[EXCERPTED RECORDS Boundary: Start]

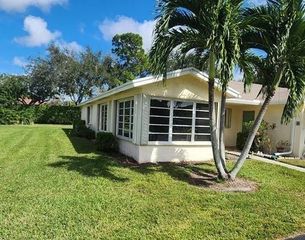 5385 Lakefront Blvd A, Delray Beach, FL 33484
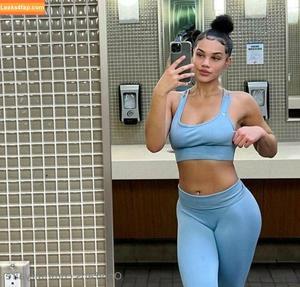 fairyaire фото #0233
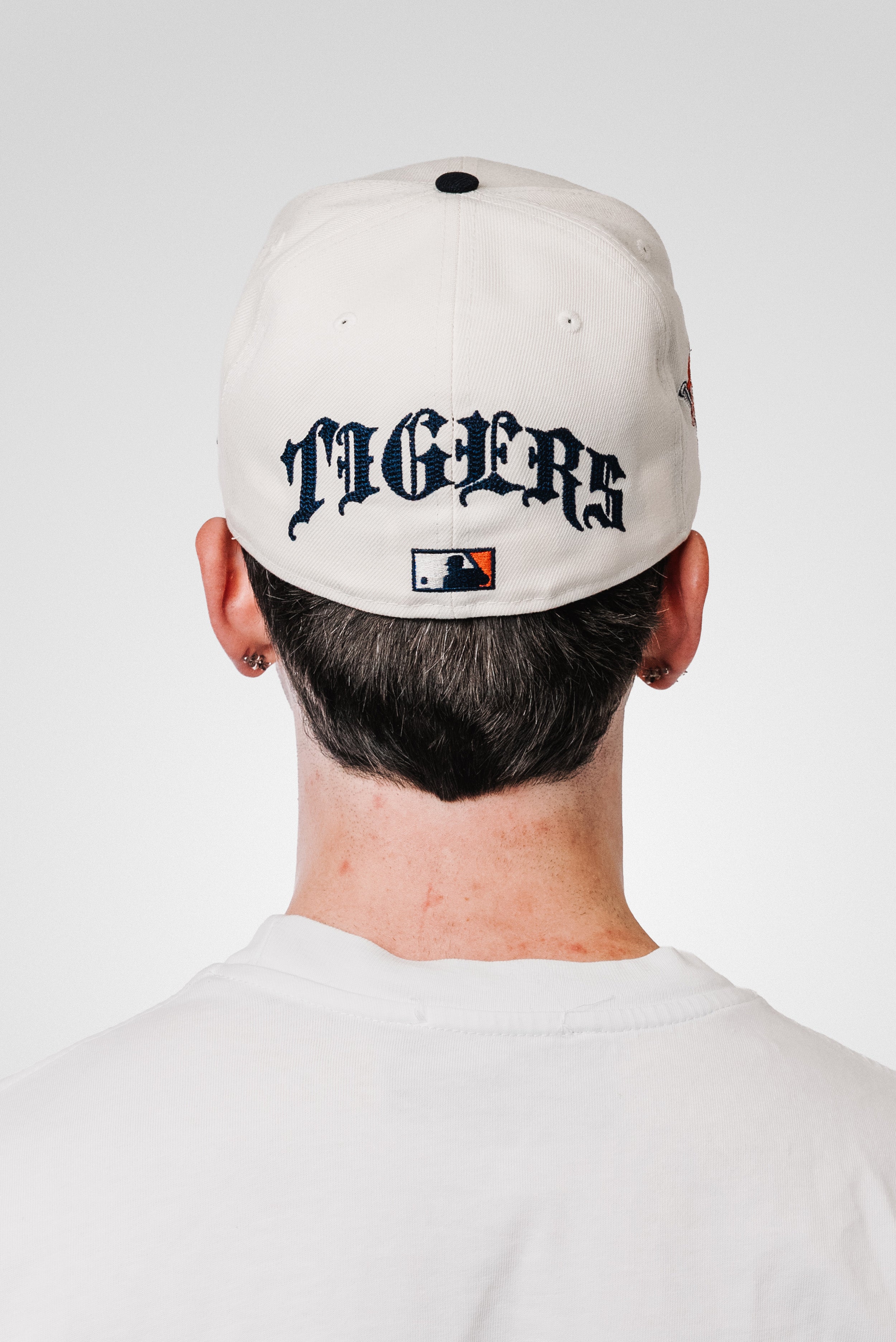 NEW ERA CAP
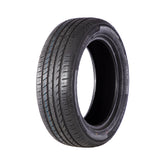 Pneu 215/55ZR18 99W XL K118 Kingboss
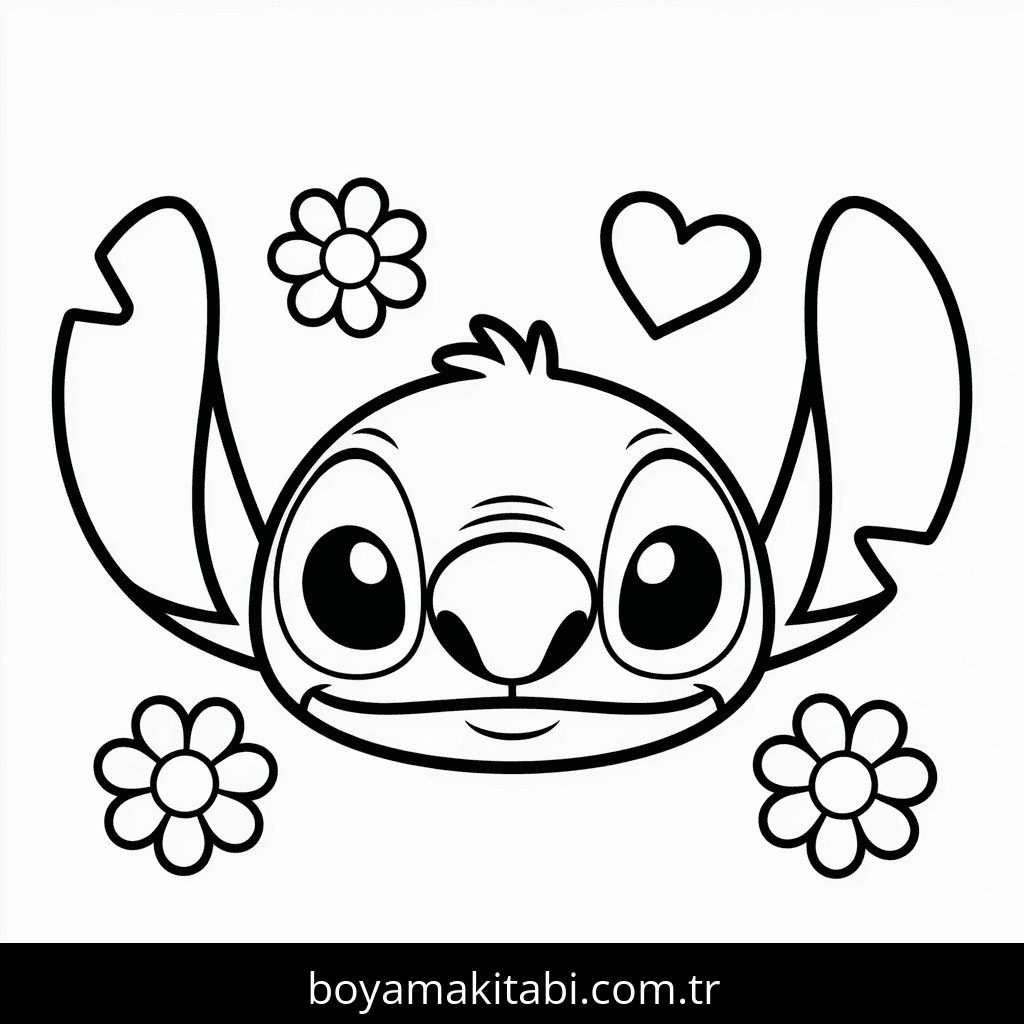 Lilo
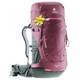 Рюкзак Deuter Rise 40 л 3301218 5207 - зображення 1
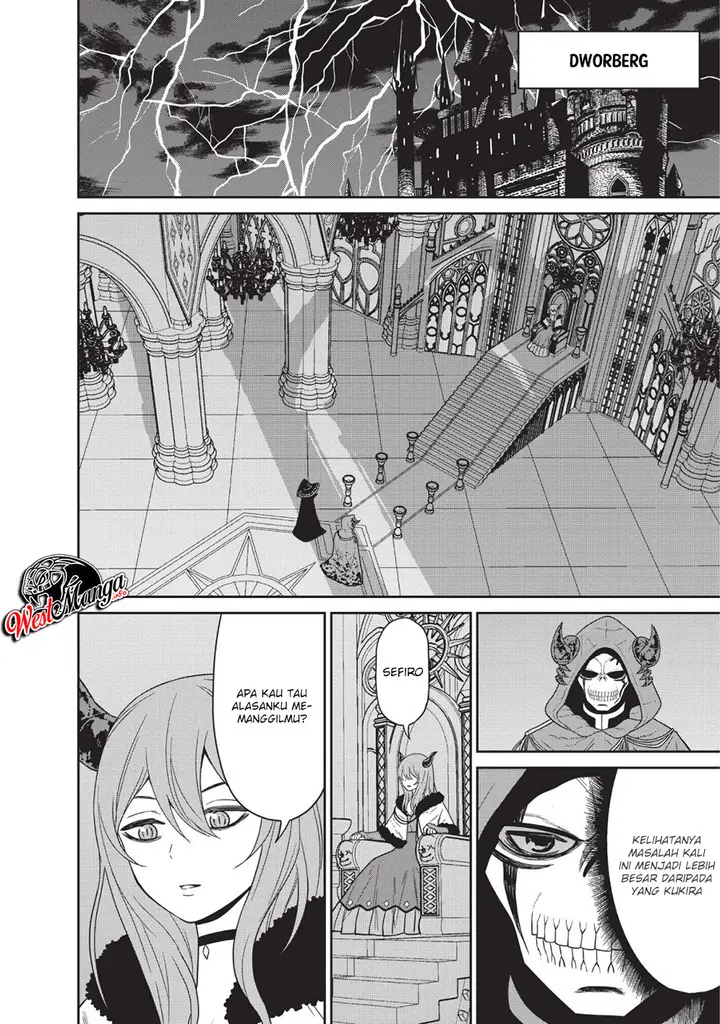 image-komik-maou-gun-saikyou-no-majutsushi-wa-ningen-datta-chapter-6-36/41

[EXCERPTED RECORDS Boundary: End]

WORK TO BE COMPLETED:
Copy each line of the data above word for word, leaving the pictures out.

WORKED SOLUTION:
 5385 Lakefront Blvd A, Delray Beach, FL 33484
 fairyaire фото #0233
 NEW ERA CAP
 Pneu 215/55ZR18 99W XL K118 Kingboss
 Lilo
 Рюкзак Deuter Rise 40 л 3301218 5207 - зображення 1
 image-komik-maou-gun-saikyou-no-majutsushi-wa-ningen-datta-chapter-6-36/41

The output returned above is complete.